Bagre filamentosus

Scientific classification
- Kingdom: Animalia
- Phylum: Chordata
- Class: Actinopterygii
- Order: Siluriformes
- Family: Ariidae
- Genus: Bagre
- Species: B. filamentosus
- Binomial name: Bagre filamentosus (Swainson, 1839)
- Synonyms: Felichthys filamentosus Swainson, 1839; Galeichthys blochii Valenciennes, 1840; Galeichthys bahiensis Castelnau, 1855;

= Bagre filamentosus =

- Genus: Bagre
- Species: filamentosus
- Authority: (Swainson, 1839)
- Synonyms: Felichthys filamentosus Swainson, 1839, Galeichthys blochii Valenciennes, 1840, Galeichthys bahiensis Castelnau, 1855

Species of fish

Bagre filamentosus, the filament sea catfish, is a species of sea catfish in the family Ariidae.
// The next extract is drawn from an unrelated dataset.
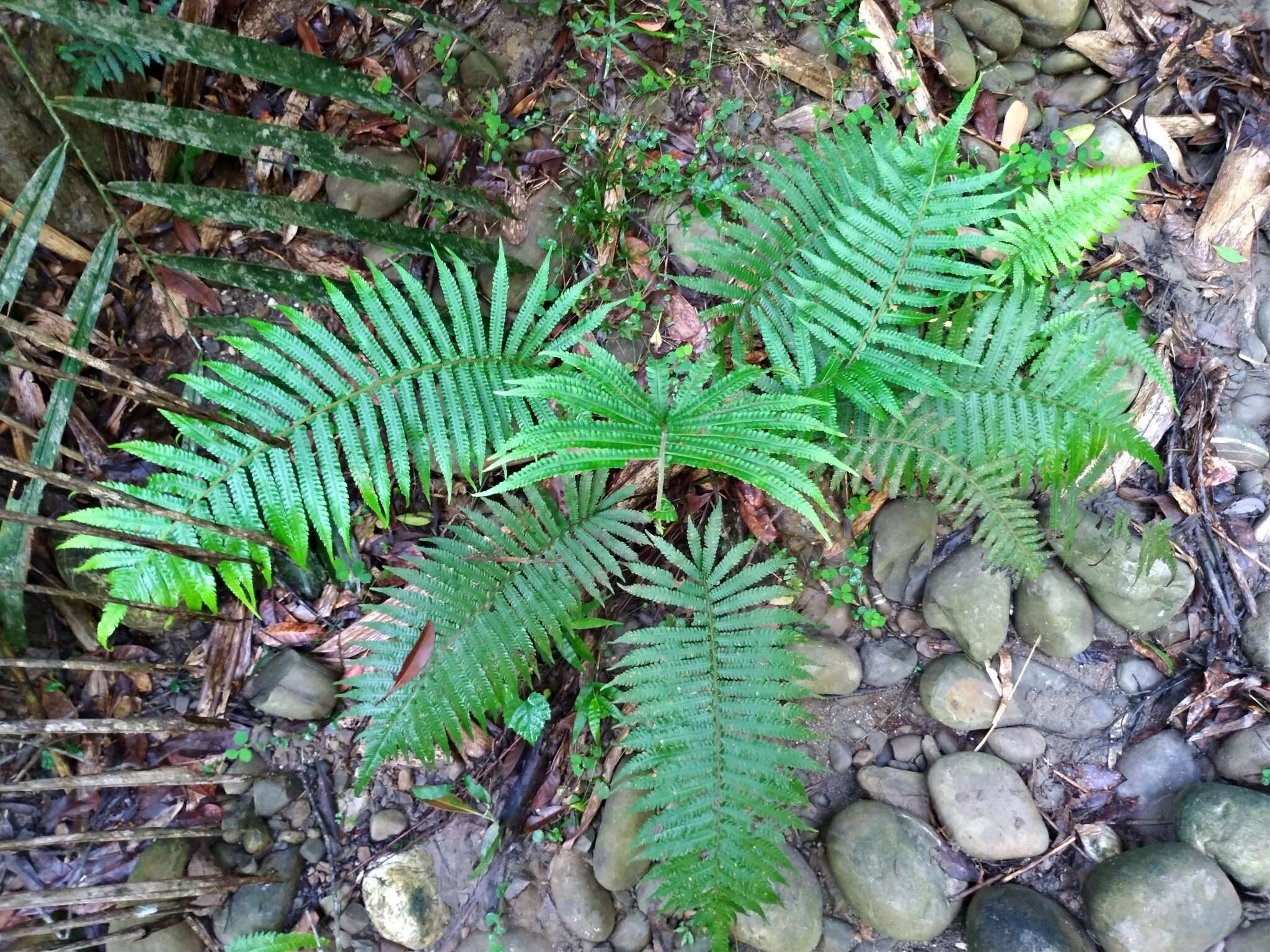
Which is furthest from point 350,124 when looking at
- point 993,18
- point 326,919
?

It was described by William Swainson in 1839, originally under the genus Felichthys. It inhabits tropical marine and brackish waters ranging between the Caribbean and Brazil, in South America. It dwells at a maximum depth of 50 m. It reaches a maximum total length of 57 cm.

This species is often synonymised with Bagre bagre or Bagre marinus.